Forty children aged 3 days to 15 years (mean age, 41 months) who presented with unilateral (n = 26) or bilateral (n = 14) CA and underwent surgery between August 1996 and December 1999.
All children underwent transnasal endoscopy with telescopes, endoscopic instruments, and a microdebrider. Nasal tubes in neonates or infants and nasal packing in older children were always removed after 2 days. Systematic revision endoscopy was performed with the patients under local or general anesthesia on days 6 to 10. All patients were then clinically and endoscopically monitored for nasal obstruction and healing during a mean follow-up period of 18 months.

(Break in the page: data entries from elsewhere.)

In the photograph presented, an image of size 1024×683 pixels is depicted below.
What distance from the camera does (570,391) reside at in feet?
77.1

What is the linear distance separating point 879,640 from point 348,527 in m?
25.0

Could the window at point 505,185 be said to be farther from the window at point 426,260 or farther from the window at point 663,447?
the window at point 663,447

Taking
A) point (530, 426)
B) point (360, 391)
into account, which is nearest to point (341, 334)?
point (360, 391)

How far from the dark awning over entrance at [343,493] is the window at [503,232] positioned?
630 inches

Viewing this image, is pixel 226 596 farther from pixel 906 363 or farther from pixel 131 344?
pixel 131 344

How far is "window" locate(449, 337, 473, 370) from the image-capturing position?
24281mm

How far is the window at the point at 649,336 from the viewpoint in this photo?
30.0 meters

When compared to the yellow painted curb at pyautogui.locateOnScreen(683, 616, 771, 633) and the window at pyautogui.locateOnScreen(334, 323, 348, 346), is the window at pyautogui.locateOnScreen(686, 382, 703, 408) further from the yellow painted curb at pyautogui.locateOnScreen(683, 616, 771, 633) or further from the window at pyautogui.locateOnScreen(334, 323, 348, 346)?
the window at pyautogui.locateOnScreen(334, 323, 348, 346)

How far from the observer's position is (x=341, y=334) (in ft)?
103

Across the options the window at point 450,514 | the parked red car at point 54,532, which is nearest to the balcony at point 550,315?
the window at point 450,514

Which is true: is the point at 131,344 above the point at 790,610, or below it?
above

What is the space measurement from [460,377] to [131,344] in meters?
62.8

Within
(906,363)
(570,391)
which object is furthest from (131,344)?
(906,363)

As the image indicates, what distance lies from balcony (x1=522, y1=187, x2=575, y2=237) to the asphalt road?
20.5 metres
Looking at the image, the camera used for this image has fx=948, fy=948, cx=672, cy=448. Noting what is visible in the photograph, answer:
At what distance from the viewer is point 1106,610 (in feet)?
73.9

There were 16 patients with associated malformations, including 6 cases of CHARGE association (a malformative syndrome that includes coloboma, heart disease, CA, retarded development, genital hypoplasia, and ear anomalies, including hypoplasia of the external ear and hearing loss), and 14 patients (9 with bilateral CA) with a history of previous choanal surgery (4 transnasal, 4 laser, and 6 transpalatine). Postoperatively, 32 patients (80%) had normal nasal patency and a satisfactory choanal diameter, and 8 (20%) had restenosis or complete choanal closure. Six underwent a second procedure, with success. The results in all children who had been previously treated with laser or transpalatine surgery were successful. The last patient, who presented with severe Treacher Collins syndrome, is still tracheotomized. There were no significant postoperative complications. One patient died of congenital cardiopathy 6 months after surgery.
Transnasal endoscopic repair of CA is a safe and successful technique. The use of powered instrumentation and routine postoperative revision endoscopy seems to avoid prolonged nasal stenting.